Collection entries
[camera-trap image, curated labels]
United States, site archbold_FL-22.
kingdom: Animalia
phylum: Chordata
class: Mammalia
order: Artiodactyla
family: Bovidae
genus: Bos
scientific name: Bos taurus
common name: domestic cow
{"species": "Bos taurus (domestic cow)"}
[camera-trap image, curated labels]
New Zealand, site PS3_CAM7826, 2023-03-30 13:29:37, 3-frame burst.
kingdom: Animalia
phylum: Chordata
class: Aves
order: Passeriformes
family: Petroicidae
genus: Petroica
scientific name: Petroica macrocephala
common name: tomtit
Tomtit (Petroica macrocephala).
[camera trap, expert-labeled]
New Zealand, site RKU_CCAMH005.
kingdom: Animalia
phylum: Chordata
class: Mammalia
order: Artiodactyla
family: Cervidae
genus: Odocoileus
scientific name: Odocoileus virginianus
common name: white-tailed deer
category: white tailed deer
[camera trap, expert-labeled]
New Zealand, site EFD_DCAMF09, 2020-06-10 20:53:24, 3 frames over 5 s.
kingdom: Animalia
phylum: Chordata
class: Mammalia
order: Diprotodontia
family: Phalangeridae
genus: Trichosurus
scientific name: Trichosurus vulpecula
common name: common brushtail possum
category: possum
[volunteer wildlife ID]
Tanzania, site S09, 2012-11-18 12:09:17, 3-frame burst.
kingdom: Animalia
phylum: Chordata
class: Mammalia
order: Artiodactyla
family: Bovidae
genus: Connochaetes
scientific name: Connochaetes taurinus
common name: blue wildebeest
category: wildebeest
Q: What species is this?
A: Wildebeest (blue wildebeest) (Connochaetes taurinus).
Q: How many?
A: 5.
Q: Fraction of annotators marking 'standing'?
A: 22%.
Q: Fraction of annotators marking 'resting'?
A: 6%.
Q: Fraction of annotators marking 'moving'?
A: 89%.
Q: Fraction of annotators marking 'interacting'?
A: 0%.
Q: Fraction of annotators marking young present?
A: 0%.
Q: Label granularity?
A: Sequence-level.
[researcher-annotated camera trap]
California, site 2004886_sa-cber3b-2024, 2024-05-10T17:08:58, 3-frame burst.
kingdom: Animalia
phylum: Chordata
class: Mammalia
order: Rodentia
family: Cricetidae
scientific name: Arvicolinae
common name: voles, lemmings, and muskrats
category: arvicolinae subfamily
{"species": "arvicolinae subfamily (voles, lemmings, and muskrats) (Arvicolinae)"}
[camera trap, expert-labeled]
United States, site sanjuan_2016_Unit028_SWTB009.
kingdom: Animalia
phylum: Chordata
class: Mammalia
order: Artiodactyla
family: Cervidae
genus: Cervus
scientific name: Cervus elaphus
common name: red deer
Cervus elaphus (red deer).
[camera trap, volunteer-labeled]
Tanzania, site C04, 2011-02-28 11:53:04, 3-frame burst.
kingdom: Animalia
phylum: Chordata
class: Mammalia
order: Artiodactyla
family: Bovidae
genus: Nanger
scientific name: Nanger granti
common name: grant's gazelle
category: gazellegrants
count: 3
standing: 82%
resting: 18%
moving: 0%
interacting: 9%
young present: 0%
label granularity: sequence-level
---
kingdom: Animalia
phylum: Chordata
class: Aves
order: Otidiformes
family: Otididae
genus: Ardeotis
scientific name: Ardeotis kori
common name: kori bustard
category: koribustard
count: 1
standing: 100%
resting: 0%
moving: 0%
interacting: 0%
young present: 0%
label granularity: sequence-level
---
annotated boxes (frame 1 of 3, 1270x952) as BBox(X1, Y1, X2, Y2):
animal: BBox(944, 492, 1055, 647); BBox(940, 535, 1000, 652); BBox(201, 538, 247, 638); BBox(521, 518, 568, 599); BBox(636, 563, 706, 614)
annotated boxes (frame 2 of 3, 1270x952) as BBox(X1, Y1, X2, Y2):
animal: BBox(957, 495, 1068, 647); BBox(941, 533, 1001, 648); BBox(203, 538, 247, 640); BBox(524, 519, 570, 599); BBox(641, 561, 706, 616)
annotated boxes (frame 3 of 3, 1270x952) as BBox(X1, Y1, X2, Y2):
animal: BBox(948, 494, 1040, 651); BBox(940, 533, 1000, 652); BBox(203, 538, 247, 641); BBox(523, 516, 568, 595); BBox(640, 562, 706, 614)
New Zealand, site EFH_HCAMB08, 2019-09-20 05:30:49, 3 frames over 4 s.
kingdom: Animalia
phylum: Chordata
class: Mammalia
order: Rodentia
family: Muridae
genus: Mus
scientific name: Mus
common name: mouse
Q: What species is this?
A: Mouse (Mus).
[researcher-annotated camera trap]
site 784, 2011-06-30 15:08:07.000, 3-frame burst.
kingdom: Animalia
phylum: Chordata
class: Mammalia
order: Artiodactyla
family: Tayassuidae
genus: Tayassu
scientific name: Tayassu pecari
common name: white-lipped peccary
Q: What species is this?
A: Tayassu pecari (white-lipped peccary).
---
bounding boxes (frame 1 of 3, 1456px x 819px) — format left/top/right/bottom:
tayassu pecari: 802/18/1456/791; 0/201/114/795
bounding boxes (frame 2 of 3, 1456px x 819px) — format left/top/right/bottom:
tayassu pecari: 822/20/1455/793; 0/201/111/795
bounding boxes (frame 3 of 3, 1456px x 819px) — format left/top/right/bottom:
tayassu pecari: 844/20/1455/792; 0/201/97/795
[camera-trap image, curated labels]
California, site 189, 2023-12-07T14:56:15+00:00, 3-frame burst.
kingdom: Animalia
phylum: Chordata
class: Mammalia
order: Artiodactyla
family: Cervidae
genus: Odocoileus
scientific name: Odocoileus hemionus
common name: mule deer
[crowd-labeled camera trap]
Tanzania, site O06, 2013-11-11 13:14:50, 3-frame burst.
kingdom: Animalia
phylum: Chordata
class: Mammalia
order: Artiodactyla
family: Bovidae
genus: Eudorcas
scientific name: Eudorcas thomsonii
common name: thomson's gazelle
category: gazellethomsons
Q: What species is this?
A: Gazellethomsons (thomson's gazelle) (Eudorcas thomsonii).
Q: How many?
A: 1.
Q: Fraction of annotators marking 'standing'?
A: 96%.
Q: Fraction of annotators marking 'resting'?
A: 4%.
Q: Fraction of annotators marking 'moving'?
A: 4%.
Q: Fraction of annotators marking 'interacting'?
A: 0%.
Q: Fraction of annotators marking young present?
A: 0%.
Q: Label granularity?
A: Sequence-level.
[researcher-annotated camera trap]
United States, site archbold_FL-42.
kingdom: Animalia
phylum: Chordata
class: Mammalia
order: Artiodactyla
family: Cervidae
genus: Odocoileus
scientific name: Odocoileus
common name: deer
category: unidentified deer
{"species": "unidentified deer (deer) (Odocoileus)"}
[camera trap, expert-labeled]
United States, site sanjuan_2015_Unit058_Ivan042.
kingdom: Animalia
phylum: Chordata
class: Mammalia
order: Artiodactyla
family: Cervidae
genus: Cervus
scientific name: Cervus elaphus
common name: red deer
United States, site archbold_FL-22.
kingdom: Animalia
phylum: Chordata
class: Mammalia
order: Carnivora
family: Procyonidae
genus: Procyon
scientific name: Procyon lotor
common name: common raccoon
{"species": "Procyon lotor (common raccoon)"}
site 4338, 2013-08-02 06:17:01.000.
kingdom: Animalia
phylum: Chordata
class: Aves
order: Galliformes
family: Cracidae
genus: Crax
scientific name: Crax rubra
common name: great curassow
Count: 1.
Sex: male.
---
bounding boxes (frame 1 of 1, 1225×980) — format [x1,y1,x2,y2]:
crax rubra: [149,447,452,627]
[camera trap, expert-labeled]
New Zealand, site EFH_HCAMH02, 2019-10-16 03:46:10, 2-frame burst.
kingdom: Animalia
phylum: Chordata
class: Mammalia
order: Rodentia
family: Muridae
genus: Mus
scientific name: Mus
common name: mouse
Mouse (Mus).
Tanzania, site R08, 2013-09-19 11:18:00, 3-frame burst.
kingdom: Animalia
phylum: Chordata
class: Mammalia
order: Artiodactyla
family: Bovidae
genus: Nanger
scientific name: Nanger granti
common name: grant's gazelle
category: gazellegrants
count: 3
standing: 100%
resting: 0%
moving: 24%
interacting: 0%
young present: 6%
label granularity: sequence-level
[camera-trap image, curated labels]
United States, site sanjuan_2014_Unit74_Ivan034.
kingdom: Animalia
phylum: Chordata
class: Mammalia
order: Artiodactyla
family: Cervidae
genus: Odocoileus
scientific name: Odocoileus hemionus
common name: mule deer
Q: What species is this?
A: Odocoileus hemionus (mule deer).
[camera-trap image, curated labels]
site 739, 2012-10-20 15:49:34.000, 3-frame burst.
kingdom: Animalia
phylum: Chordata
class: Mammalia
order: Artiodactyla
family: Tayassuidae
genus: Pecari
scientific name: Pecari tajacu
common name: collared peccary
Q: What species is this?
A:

EXERCISE INSTRUCTIONS: Copy the records above exactly, beginning at the line that contains "[camera trap, volunteer-labeled]" and stopping after the line that contains "scientific name: Tayassu pecari".

TASK ANSWER:
[camera trap, volunteer-labeled]
Tanzania, site C04, 2011-02-28 11:53:04, 3-frame burst.
kingdom: Animalia
phylum: Chordata
class: Mammalia
order: Artiodactyla
family: Bovidae
genus: Nanger
scientific name: Nanger granti
common name: grant's gazelle
category: gazellegrants
count: 3
standing: 82%
resting: 18%
moving: 0%
interacting: 9%
young present: 0%
label granularity: sequence-level
---
kingdom: Animalia
phylum: Chordata
class: Aves
order: Otidiformes
family: Otididae
genus: Ardeotis
scientific name: Ardeotis kori
common name: kori bustard
category: koribustard
count: 1
standing: 100%
resting: 0%
moving: 0%
interacting: 0%
young present: 0%
label granularity: sequence-level
---
annotated boxes (frame 1 of 3, 1270x952) as BBox(X1, Y1, X2, Y2):
animal: BBox(944, 492, 1055, 647); BBox(940, 535, 1000, 652); BBox(201, 538, 247, 638); BBox(521, 518, 568, 599); BBox(636, 563, 706, 614)
annotated boxes (frame 2 of 3, 1270x952) as BBox(X1, Y1, X2, Y2):
animal: BBox(957, 495, 1068, 647); BBox(941, 533, 1001, 648); BBox(203, 538, 247, 640); BBox(524, 519, 570, 599); BBox(641, 561, 706, 616)
annotated boxes (frame 3 of 3, 1270x952) as BBox(X1, Y1, X2, Y2):
animal: BBox(948, 494, 1040, 651); BBox(940, 533, 1000, 652); BBox(203, 538, 247, 641); BBox(523, 516, 568, 595); BBox(640, 562, 706, 614)
New Zealand, site EFH_HCAMB08, 2019-09-20 05:30:49, 3 frames over 4 s.
kingdom: Animalia
phylum: Chordata
class: Mammalia
order: Rodentia
family: Muridae
genus: Mus
scientific name: Mus
common name: mouse
Q: What species is this?
A: Mouse (Mus).
[researcher-annotated camera trap]
site 784, 2011-06-30 15:08:07.000, 3-frame burst.
kingdom: Animalia
phylum: Chordata
class: Mammalia
order: Artiodactyla
family: Tayassuidae
genus: Tayassu
scientific name: Tayassu pecari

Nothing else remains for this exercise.